Keywords: Dengue, Mortality, Malaysia, Death rate
Abstract
Objectives
Understanding the factors that contribute to dengue deaths is crucial for developing effective interventions and improving public health strategies. This study aims to determine the dengue mortality rate in Malaysia from 2012 to 2021.
Methods
All dengue-related death data were obtained from the Department of Statistics Malaysia and were examined from 2012 to 2021.
Results
A total of 1641 dengue-related deaths were identified. The average annual crude mortality rate was 0.5 deaths per 100,000 population, with the highest rate in 2015 at 1.1 deaths per 100,000 population.
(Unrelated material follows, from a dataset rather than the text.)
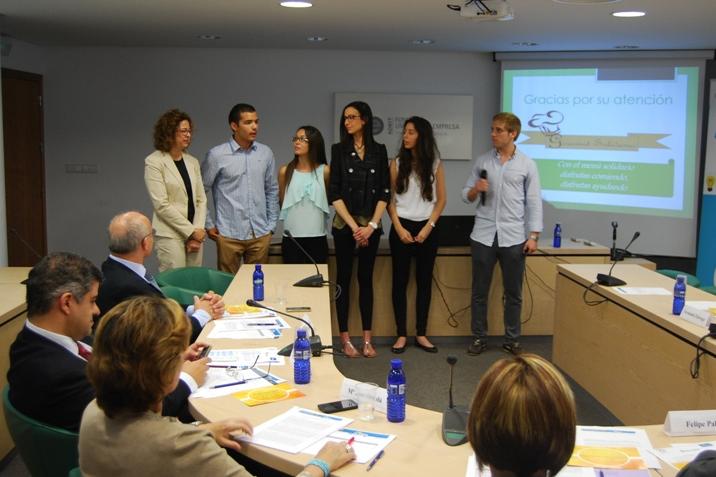 Alumnes participants de l'edició 2014 de Motivem. Foto: Adeit.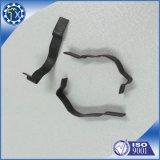 Metal modificado para requisitos particulares de la alta calidad que estampa el pequeño resorte con los varios tipos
The central and southern regions had the highest age-adjusted mortality rates. Older age groups had higher mortality rates than younger individuals.
Conclusions
Dengue remains a significant public health challenge in Malaysia. It is essential to prioritize older individuals and urban areas in addressing this issue.
Introduction
In Malaysia, dengue cases have risen dramatically over the past three decades. The incidence rate increased from 44 cases per 100,000 population in 1999 to 399 cases per 100,000 population in 2015. Dengue-related deaths also surged from 45 in 2000 to 134 in 2010 [1]. This trend strains health care services and resources, highlighting the need to understand the factors influencing dengue mortality. Studying these factors can provide insights into the social determinants of health and help develop strategies to prevent the spread of dengue and mitigate its impact. Despite the importance, large-scale studies on dengue mortality are limited. This study aims to examine dengue mortality rates from 2012 to 2021 and identify associated factors.
Methods
This study is a retrospective analysis of dengue mortality in Malaysia from 2012 to 2021. Data on deaths, including age, sex, and the cause of death with International Classification of Diseases, 10th Revision (ICD-10) codes, were obtained from the Department of Statistics Malaysia (DOSM). Death data were categorized into medically certified deaths, which occur in medical facilities and are certified by physicians, and non-medically certified deaths, which occur outside medical facilities and reported by families to local police. Dengue-related deaths were identified using ICD-10 codes A90 and A91 and DOSM codes 021 and 022. Age was analyzed as a continuous variable and further grouped into six categories: 0-14, 15-29, 30-44, 45-59, 60-74, and 75+ years. Sex was categorized as male or female. The location of death includes 13 states and three federal territories, organized into five regions: central, northern, eastern, western, and east Malaysia. The study included a total of 1641 dengue-related deaths in the analysis; descriptive statistics were performed using IBM SPSS Version 26.0. Crude mortality rates, age-adjusted mortality rates, and mortality rate ratios by age and sex were calculated. Age-adjusted mortality rates were computed using the World Health Organization standard population and mapped using ArcGIS 10.8.
Results
Between 2012 and 2021 (Figure 1a), 1641 deaths with dengue as the underlying cause were recorded. The average annual number of dengue deaths was 166 (95% confidence interval [CI]: 114.1-218.1), ranging from 38 in 2021 to 325 in 2015. The age-adjusted death rate was 0.1 per 100,000 population in 2012 to 1.1 per 100,000 population in 2015. The rate reduced from 2015 to 2018 and second spike was recorded in 2019 with 0.6 per 100,000 population.
Figure 1.
(a) Age-adjusted mortality rates (line graph) with numbers of deaths (bar graph) by dengue in Malaysia, 2012-2021. (b). Annual average age-adjusted mortality rates by dengue in Malaysia, 2012-2021.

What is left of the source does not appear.